Domingo, 25 Fevereiro 2018 12:32

O custo do futuro

Escrito por Lúcio Flávio Pinto
Avalie este item
(0 votos)

Depois do movimento de saída de Belém para os condomínios – fechados ou não – na área metropolitana da capital paraense, observa-se agora um refluxo: muitos desses moradores, que buscavam mais tranquilidade e segurança, agora voltam ao perímetro central da cidade, mesmo preocupados com a situação de violência.

Há um motivo secundário: a imposição dos adolescentes, que preferem estar mais próximos dos pontos de entretenimento e diversão, ainda concentrados na faixa mais urbanizada do espaço municipal. O principal fator, porém, é o caos do trânsito pelas artérias que ligam Belém às suas extensões metropolitanas.

Percursos que poderiam ser feitos em 20 ou 30 minutos podem demorar até duas horas.

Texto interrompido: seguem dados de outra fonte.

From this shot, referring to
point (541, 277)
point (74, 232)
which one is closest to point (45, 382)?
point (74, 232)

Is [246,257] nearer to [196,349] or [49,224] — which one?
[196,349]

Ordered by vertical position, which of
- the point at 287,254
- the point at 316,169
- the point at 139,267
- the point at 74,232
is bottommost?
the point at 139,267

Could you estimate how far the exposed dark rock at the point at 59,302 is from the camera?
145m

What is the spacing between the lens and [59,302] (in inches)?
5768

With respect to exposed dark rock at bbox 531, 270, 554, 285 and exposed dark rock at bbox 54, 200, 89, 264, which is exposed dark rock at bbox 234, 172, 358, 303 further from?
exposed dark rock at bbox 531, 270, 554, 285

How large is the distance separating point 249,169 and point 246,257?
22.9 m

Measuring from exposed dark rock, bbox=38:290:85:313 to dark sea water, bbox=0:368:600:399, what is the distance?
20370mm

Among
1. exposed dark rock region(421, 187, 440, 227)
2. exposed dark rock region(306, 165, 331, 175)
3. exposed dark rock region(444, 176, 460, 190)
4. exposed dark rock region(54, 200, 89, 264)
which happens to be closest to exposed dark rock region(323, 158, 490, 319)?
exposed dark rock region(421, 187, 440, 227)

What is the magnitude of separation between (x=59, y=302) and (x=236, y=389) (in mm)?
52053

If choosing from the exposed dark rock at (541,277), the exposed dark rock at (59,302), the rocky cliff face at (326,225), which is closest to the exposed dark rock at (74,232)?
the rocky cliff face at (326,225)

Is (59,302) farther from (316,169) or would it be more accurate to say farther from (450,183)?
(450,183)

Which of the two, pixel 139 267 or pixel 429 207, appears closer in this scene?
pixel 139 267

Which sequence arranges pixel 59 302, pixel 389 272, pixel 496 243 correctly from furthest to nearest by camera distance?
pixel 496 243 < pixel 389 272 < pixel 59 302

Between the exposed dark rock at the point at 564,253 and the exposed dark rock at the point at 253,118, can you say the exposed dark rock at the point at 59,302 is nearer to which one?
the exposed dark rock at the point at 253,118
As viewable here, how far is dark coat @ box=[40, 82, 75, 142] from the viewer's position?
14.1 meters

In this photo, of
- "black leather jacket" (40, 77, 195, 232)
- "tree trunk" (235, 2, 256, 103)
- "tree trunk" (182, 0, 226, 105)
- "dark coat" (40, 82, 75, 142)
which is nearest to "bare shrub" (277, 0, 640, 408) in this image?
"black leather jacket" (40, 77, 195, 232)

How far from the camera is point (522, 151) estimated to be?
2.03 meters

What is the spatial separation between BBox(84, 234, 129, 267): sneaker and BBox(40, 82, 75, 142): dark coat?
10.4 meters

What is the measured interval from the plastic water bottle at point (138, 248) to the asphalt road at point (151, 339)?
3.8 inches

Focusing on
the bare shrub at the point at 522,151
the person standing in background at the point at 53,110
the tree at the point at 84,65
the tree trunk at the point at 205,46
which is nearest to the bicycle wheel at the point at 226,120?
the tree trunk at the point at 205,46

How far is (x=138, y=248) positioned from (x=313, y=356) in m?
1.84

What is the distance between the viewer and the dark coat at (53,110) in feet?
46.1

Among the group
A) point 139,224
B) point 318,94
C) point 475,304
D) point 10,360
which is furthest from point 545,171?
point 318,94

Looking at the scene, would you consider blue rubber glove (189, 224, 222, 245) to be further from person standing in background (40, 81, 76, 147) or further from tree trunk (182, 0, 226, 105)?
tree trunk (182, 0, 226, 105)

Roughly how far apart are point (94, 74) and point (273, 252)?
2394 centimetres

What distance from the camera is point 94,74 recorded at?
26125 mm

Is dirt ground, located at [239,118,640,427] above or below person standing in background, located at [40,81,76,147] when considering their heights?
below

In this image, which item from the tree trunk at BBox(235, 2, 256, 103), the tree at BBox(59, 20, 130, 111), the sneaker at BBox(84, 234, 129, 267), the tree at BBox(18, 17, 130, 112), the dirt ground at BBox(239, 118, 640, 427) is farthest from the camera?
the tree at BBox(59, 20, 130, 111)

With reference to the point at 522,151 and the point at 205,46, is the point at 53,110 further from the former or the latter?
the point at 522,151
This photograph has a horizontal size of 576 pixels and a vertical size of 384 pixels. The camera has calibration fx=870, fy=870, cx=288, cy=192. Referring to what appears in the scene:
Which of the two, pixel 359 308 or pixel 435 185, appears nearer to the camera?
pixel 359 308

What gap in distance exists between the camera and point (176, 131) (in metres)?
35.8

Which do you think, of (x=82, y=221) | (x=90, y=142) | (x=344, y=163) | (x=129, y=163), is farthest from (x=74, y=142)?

O ir e vir acontece por autênticas via crucis, com suas estações de padecimento (como as obsoletas e absurdas do BRT na avenida Almirante Barroso);

O pior é a incerteza sobre o tempo necessário para percorrer as distâncias nos trajetos de todos os dias para os que precisam recorrer à BR-316 ou à Augusto Montenegro, os dois principais eixos dessa região.

As obras em andamento para permitir mais mobilidade seguem com tanta lentidão que, depois de atormentar os seus usuários com sua precariedade, dificilmente beneficiarão aqueles que desistiram de se submeter à tortura cotidiana, agravada pela falta de qualquer racionalidade na situação.

Às vezes se formam congestionamentos por razões irracionais ou sem razão. Uma colisão de veículos, um atropelamento ou qualquer acidente é suficiente para provocar filas enormes. Quando chove, a situação se agrava em certos trechos, como na parada de ônibus à altura do supermercado Líder.

Ali se forma uma verdadeira lagoa, estreitando as vias de circulação e ilhando o passageiro que espera o ônibus. A origem do mal é o entupimento dos bueiros (quando bueiro há), que seria facilmente desobstruído se alguma instância do poder público se dispusesse a realizar esse elementar serviço.

Ou o grupo Líder tomasse a iniciativa de, esquecendo o governo, se conscientizasse da sua responsabilidade social, atendendo o cidadão que sofre à sua ilharga, para usar uma expressão adequada ao caso.

Ou o Ministério Público organizasse uma empreitada para obrigar quem de direito a minorar o padecimento do contribuinte, punido no presente por uma obra que – em futuro incerto e não sabido – vai beneficiá-lo, se ele sobreviver até lá.